Designing Digital Products for Africa During a Pandemic: Lessons from the Frontlines

By Oluwabukunmi Victor Babatunde

The notifications started around 2 AM on March 30th. Our product’s server load had tripled overnight. Users who normally accessed our platform during business hours were suddenly online at all times. Nigeria’s first COVID-19 lockdown had begun, and the digital transformation that should have taken five years was happening in five days.

As a product designer working in Lagos, I have a front-row seat to Africa’s forced digital acceleration. What I’m witnessing challenges everything I thought I knew about building technology for African markets and is revealing critical lessons that will shape how we design digital products long after this pandemic ends.

The Bandwidth Reality Nobody Designed For
The first product failure came within days of the lockdown. A promising edtech platform launched with beautiful HD video lessons, perfectly optimised for broadband internet. They were offline within a week.
The problem wasn’t their technology. It was their assumptions.

Nigerian internet users consume data like people in water-scarce regions consume water: carefully, strategically, and aware that it might run out. Now that millions of students suddenly need online education, families are facing impossible choices. Do we use our limited data for video lessons, or do we preserve it for the father’s remote work meetings that pay the bills?

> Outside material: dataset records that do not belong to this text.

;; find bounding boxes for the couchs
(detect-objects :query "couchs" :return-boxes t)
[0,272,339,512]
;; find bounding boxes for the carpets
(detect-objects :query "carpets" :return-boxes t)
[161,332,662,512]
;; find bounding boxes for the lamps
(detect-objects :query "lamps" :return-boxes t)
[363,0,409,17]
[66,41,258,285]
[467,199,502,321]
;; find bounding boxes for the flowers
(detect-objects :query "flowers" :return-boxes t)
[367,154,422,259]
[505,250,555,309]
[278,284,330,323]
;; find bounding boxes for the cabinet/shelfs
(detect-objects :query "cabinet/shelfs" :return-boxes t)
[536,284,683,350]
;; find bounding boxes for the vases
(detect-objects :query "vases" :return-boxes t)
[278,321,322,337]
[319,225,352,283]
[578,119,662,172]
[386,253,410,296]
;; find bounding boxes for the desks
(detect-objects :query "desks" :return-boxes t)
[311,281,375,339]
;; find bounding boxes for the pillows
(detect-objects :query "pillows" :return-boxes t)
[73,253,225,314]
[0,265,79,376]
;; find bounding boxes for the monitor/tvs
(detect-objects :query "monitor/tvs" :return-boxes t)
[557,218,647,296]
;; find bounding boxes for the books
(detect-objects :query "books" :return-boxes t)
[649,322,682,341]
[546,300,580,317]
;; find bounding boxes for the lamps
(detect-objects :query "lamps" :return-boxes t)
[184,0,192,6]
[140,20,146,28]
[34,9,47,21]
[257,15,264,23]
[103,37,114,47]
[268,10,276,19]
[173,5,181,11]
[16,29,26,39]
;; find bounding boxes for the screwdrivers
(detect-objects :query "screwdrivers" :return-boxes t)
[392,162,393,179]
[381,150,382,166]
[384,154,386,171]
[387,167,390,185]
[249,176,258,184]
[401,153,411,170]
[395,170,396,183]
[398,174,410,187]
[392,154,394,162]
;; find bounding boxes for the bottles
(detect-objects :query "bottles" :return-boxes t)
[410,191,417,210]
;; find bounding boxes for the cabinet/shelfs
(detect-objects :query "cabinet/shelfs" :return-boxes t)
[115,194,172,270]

Products designed in London or San Francisco assume bandwidth is essentially free. In Lagos, Accra, or Nairobi, bandwidth is a budgeted resource. Right now, this isn’t a minor inconvenience; it’s the difference between products that work and products that fail.

The platforms that are succeeding understand this instinctively. They’re offering downloadable content. They’re compressing aggressively. They’re providing text alternatives to video. They’re letting users control exactly how much data they consume. These aren’t features; they’re fundamental design decisions that are determining survival

When “Mobile-First” Isn’t Enough
Before COVID-19, “mobile-first design” was already the mantra in African tech. But the pandemic is revealing that we’ve been thinking about mobile wrong.
Most designers interpret “mobile-first” as “make sure it works on phones.” What we’re missing is understanding which phones, which operating systems, which versions, and under which conditions.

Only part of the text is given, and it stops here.